The Court however, states that the defendants are state health care regulators. This seems to be “in the scope of Ex parte YoungHistorical exception to sovereign immunity” because each of them is an executive licensing officer who can or must enforce the petitioners’ rights under Texas’s Health and Safety Code. 8.” The Court ruled that the providers of abortion can apply for an injunction to stop officials from violating S.B. 8. However, this would not prohibit civil actions from private plaintiffs.
Unanimity was reached by the Court regarding state judges. It also concluded that Mark Dickson, an activist for S.B., was the subject of all claims. He says that he has not yet filed any S.B. lawsuits, but he does have plans to. 8 suits should be dropped. The majority of justices agreed with Paxton and Clarkston that they cannot be sued in order to stop enforcement of S.B. 8. Clarence Thomas and all the justices agreed with Clarence Thomas that the regulators should be held responsible.
John Roberts (Chief Justice) joined by Stephen Breyer, Sonia Sotomayor and Elena Kagan in partial dissent, noted that S.B. 8 has had the effect “of denying the exercise of the right we held to be protected by the Federal Constitution.” He expressed concern over the “Texas’ use of a variety of strategies to protect its non-constitutional laws from judicial review.” He claims that these tricks have “effectively chilled the provision of abortions here in Texas.”

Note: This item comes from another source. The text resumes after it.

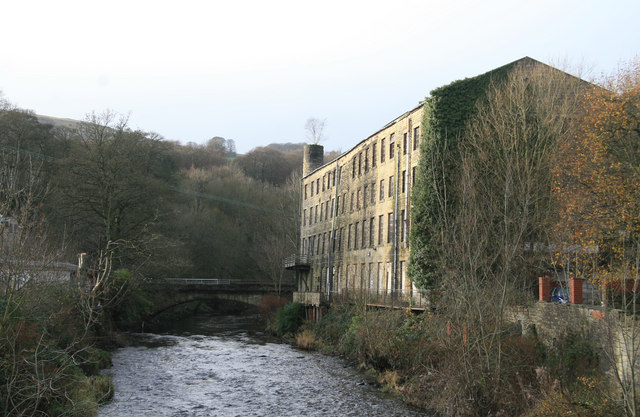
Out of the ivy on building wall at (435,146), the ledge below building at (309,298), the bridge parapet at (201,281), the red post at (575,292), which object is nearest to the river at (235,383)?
the ledge below building at (309,298)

Roberts et al. Roberts et al. 8.” Clarkston was also considered a proper defendant. The mere threat that even failed suits under S. B. could be brought against Clarkston is enough to make them fearful. Roberts writes that there are 8 constitutionally protected acts, given the unique rules the State has set.” In these conditions, court clerks are required to file citations and enforce S. B. In order to enforce S. B., 8 cases will unavoidably be included in the program. 8 cases are unconstitutional and therefore are sufficient ‘connect'[ed]”To such enforcement, to be proper defendants.”
Sotomayor and Breyer joined Kagan to note that S.B. 8 “has threatened abortion-care providers with practically unlimited lawsuits, brought anywhere within Texas by private bounty hunters, in order to take any action to help women exercising their constitutional right of choice.” According to her, “the chilling effect of Texas’s abortion laws has had a devastating impact on Texas women who are pregnant after the sixth week.” People can sue under S.B. She writes that people can sue under S.B. 8 to raise constitutional issues. However, it is possible for them to bring up constitutional objections.
Sotomayor says that the Court would have stopped this madness many months earlier, prior to S. B. 8 was first implemented. She warns that this “brazen challenge to our federal structure” may inspire imitation by legislators bent on undermining other constitutional rights recognized by the Court—a concern Justice Brett Kavanaugh raised during oral arguments in this case.
Sotomayor wrote, “This is not a hypothetical.” S. B. has new permutations 8
coming. Since this Court did not enjoin it, many States legislatures debated and introduced legislation that mirrored its plan to protect locally disfavored rights. One footnote refers to proposals that target both gun rights and abortion rights.
What can federal courts do when a state prohibits worship of a religious minority by crushing the ‘private’ litigation burdens and skewed court proceedings, but it does better than Texas by disclaiming any enforcement by state officials? Sotomayor asks. Sotomayor asks. Even though there might be some relief available, this Court is now unable to provide it. “I fear that the Court and the country will regret this choice.